QUESTIONS TO ANSWER:
1. In the parliamentary debate on overseas trade corporations, which companies does the limitation in sub-paragraph (ii) refer to?
2. Continue the parliamentary debate on overseas trade corporations from the point where it stops.

TEXT SECTION:
[Start of Attachment]
Surely any O.T.C. would be registered abroad?

Mr. Mitchison

With great respect to the hon. Member, that does not seem to matter. The point is that the state of affairs I have indicated could exist under the provisions of the Bill and the principal company and one, but not both, of those subsidiaries could be an O.T.C. I hope the hon. Member and the Committee as a whole will realise that that opens the door very widely. For instance, it is possible in those circumstances for the principal company to influence and, in effect, to control transactions between the two subsidiaries in such a way as to give a considerable advantage by way of tax relief where that advantage is not intended to be given.

It is hard enough to control the price at which goods are bought and sold between companies virtually under the same ownership in this country. It becomes even harder to do that when we are dealing with transactions in other countries. In the sort of case I have in mind it would be possible for the O.T.C. subsidiary, having made a very considerable trading profit, instead of distributing it directly back to the principal company, in which case, of course, there would be questions of tax on the dividends, and so on, to transfer those profits to the subsidiary company which is not resident in the United Kingdom and is not subject to English tax law. I cannot see the reason for leaving the door as widely open as it is.

One can exercise a great deal of ingenuity in thinking of cases in which transactions of which no one in the Committee would approve could be worked by virtue of the fact that this Clause is at present exceedingly wide. If I am asked to indicate the point at which I think it is exceedingly wide, I should say that the principal company may have a subsidiary O.T.C. carrying on a trade outside the United Kingdom, but the only limitation on what else it may have besides that is the limitation in sub-paragraph (ii), and that limitaton refers only to companies resident in the United Kingdom.
[End of Attachment]
DATA BLOCK:
[Start of Attachment]
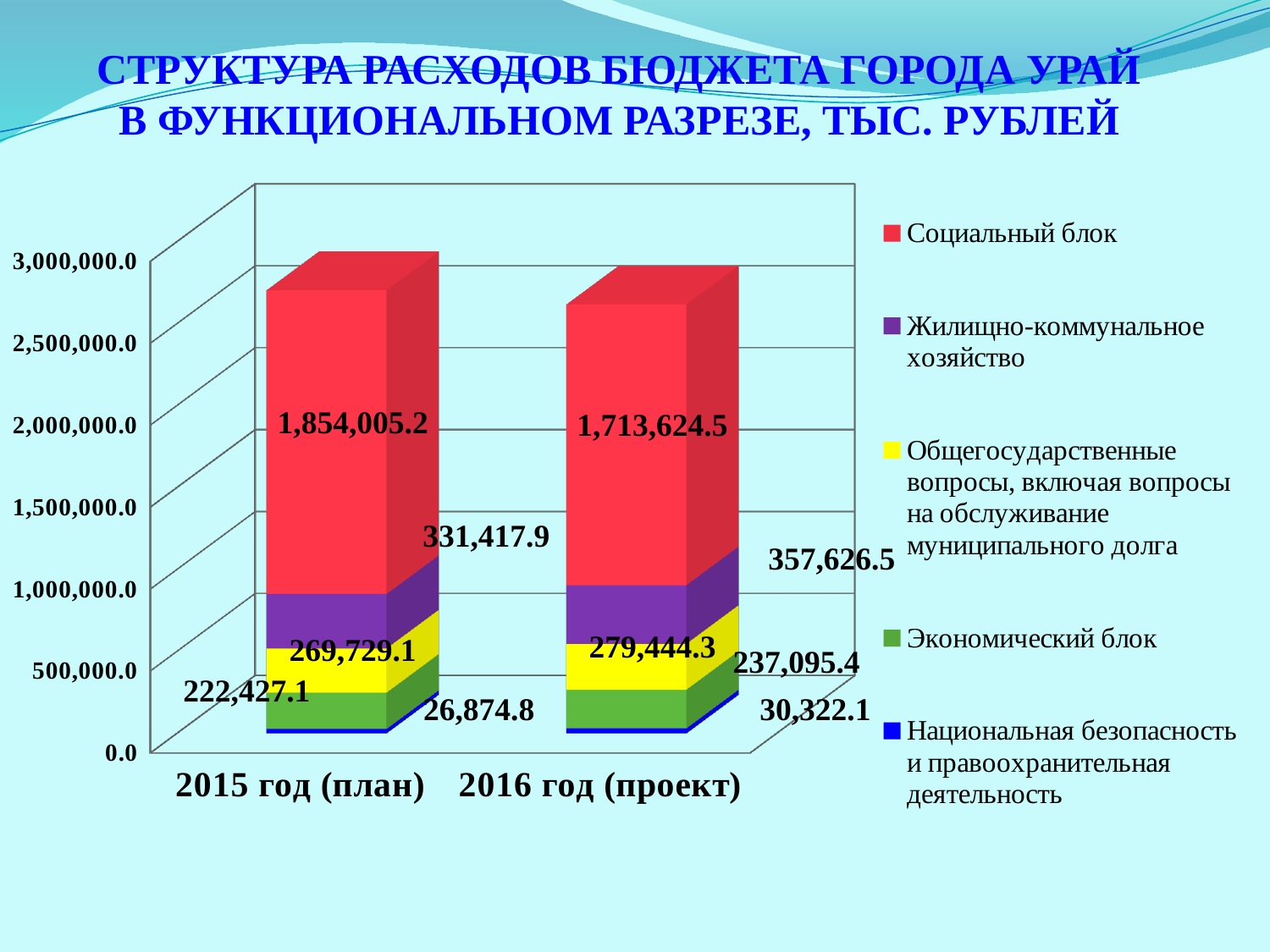
Which is larger: Общегосударственные вопросы in 2015 год (план) or in 2016 год (проект)? 2016 год (проект) What is the value of Экономический блок for 2016 год (проект)? 237,095.4 Which series has the largest value in 2016 год (проект)? Социальный блок Which series has the smallest value in 2015 год (план)? Национальная безопасность и правоохранительная деятельность How many series does the legend list? 5 What kind of chart is shown on the slide? Stacked bar chart What is the value of Жилищно-коммунальное хозяйство for 2016 год (проект)? 357,626.5 By how much does Социальный блок in 2015 год (план) exceed Социальный блок in 2016 год (проект)? 140,380.7 What is the value of Национальная безопасность и правоохранительная деятельность for 2015 год (план)? 26,874.8 What is the value of Социальный блок for 2015 год (план)? 1,854,005.2 How many categories (years) are shown on the x axis? 2 What is the total of the stacked bar for 2016 год (проект)? 2,618,112.8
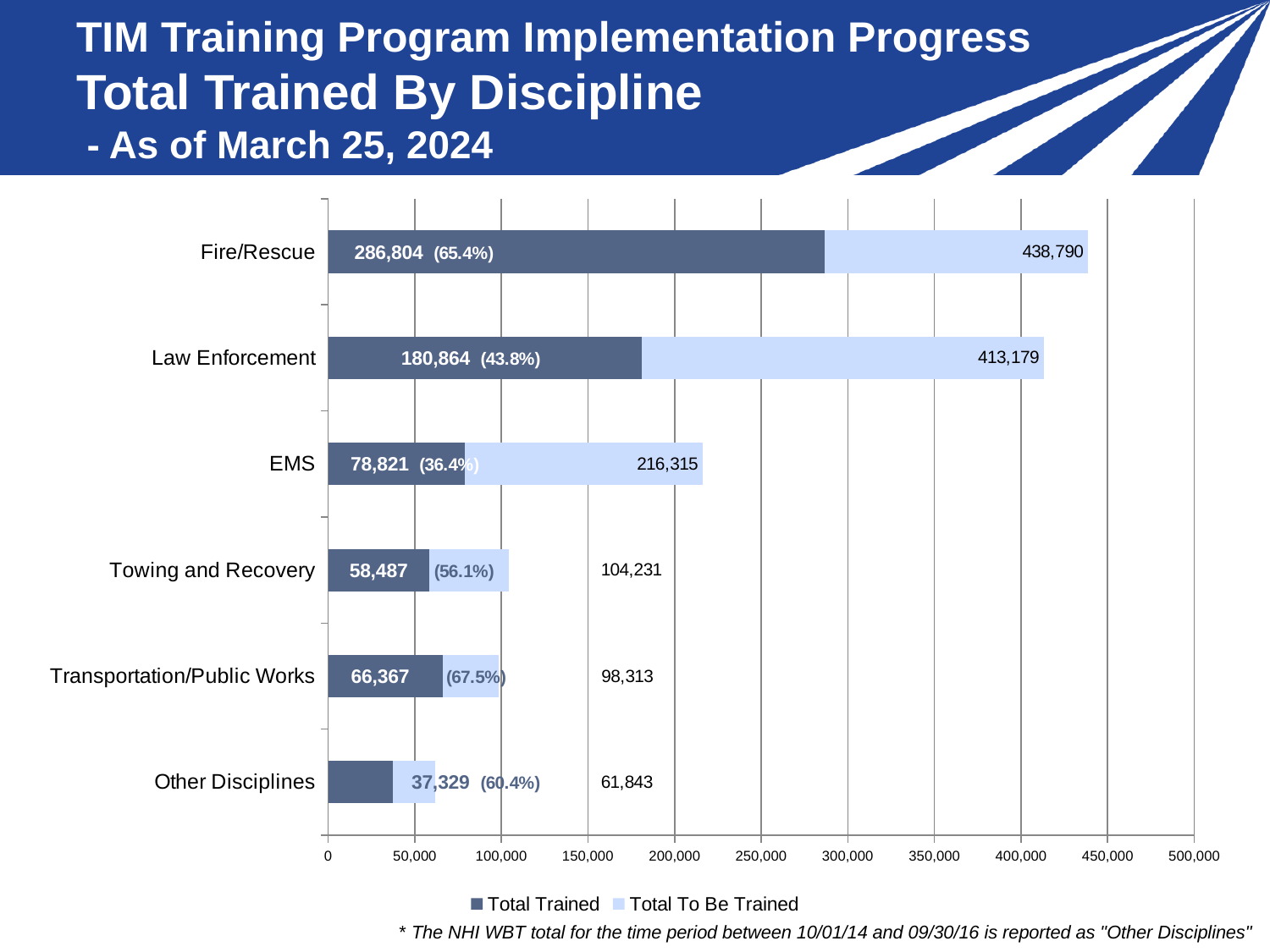
What percentage is shown next to the Law Enforcement Total Trained value? 43.8% Which has a larger Total Trained value, Towing and Recovery or Transportation/Public Works? Transportation/Public Works What kind of chart is shown on the slide? Bar chart How many series does the legend list? 2 What is the Total Trained value for Fire/Rescue? 286,804 What is the total value printed at the end of the EMS bar? 216,315 Which discipline has the highest Total Trained value? Fire/Rescue What is the Total Trained value for Other Disciplines? 37,329 What is the difference between the Total Trained values for Fire/Rescue and Law Enforcement? 105,940 Is the total value for Law Enforcement greater or less than 400,000? greater Which discipline has the lowest total value printed at the end of its bar? Other Disciplines How many disciplines are shown on the chart? 6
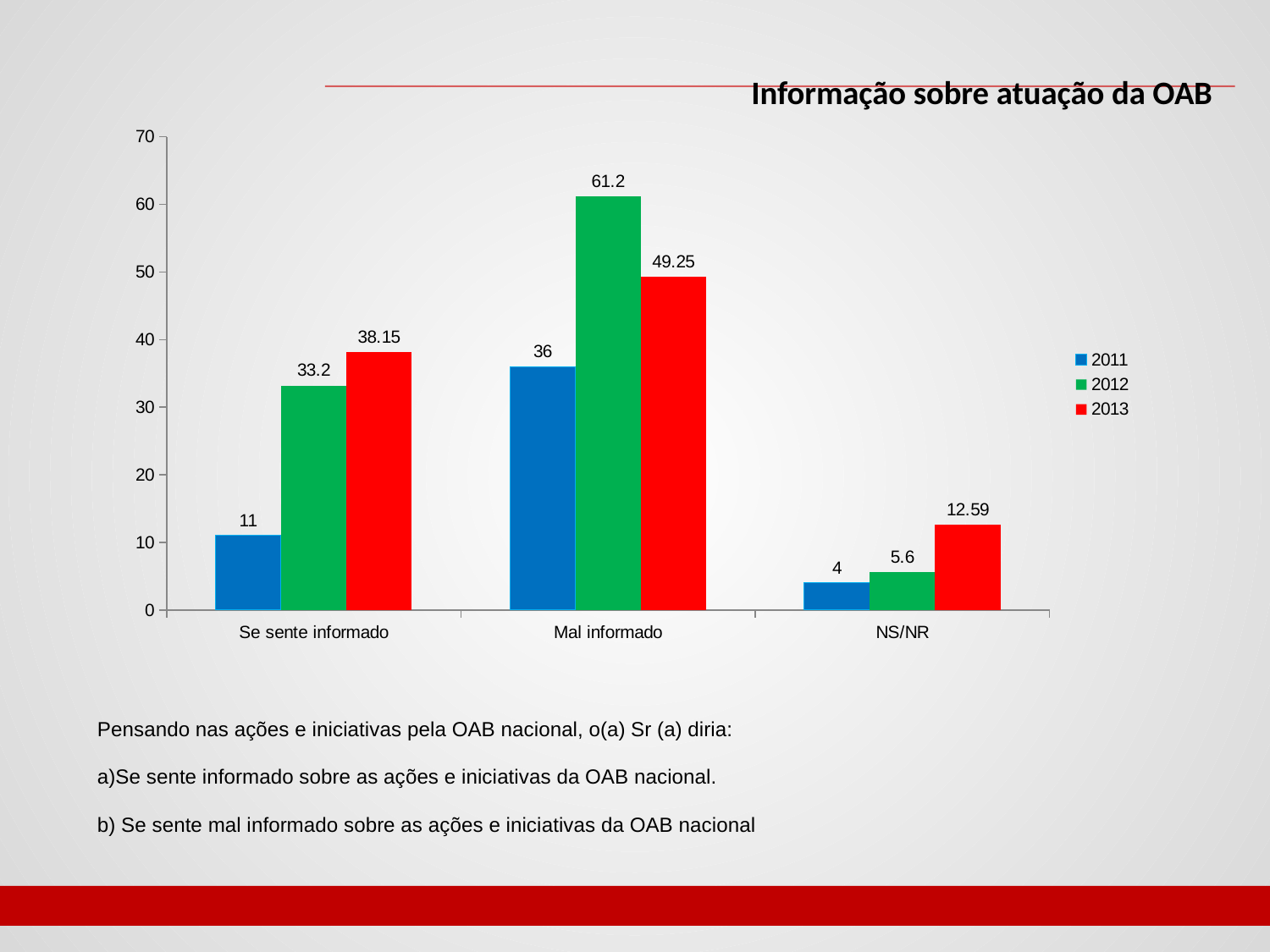
How many categories are shown on the x axis? 3 What kind of chart is shown on the slide? Bar chart Which is larger in the 'Se sente informado' category: the 2011 value or the 2012 value? 2012 Which category has the highest value for the 2011 series? Mal informado What is the difference between the 2012 and 2013 values in the 'Mal informado' category? 11.95 What is the value for 2011 in the 'NS/NR' category? 4 Which category has the lowest value for the 2013 series? NS/NR How many series does the legend list? 3 What is the title of the chart? Informação sobre atuação da OAB Is the value for 2013 in the 'NS/NR' category greater or less than 10? greater What is the value for 2012 in the 'Mal informado' category? 61.2 What is the value for 2013 in the 'Se sente informado' category? 38.15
[End of Attachment]
TASK-BY-TASK ANSWERS:
1. It refers only to companies resident in the United Kingdom.

2.
I move this Amendment with the main object of getting the Government to state why they have limited it in that way and no further and to get an answer to the serious anxiety of my hon. Friends and myself as to the possibilities of evasion, which—at first sight, at any rate—this Clause seems to indicate. I have not gone into any general question, but, looking very carefully through these complicated provisions, I am left with the impression, which appears to be shared to some extent by the financial Press, that there are quite enough opportunities for rather doubtful practice. It is up to us to see that during the Committee stage of the Bill those opportunities, so far as we can manage, shall be closely reviewed and very carefully cut down where they exist.

These are complicated matters. I should be the first to admit that it is the kind of question upon which technical advice such as is available to the Treasury is invaluable, but on first impression this provision seems to go too far. I hope that whoever is to answer from the Government Front Bench will not just confine himself to the one example, but make perfectly clear why it is necessary to extend the possibility—the necessity if hon. Members like—of being an O.T.C. from the very simple case in sub-paragraph (i) of a company which is carrying on a trade outside the United Kingdom, to a principal company in the United Kingdom, save for the purpose of enabling some pooling and shifting of resources between a number of O.T.C.s in different companies.

6.0 p.m.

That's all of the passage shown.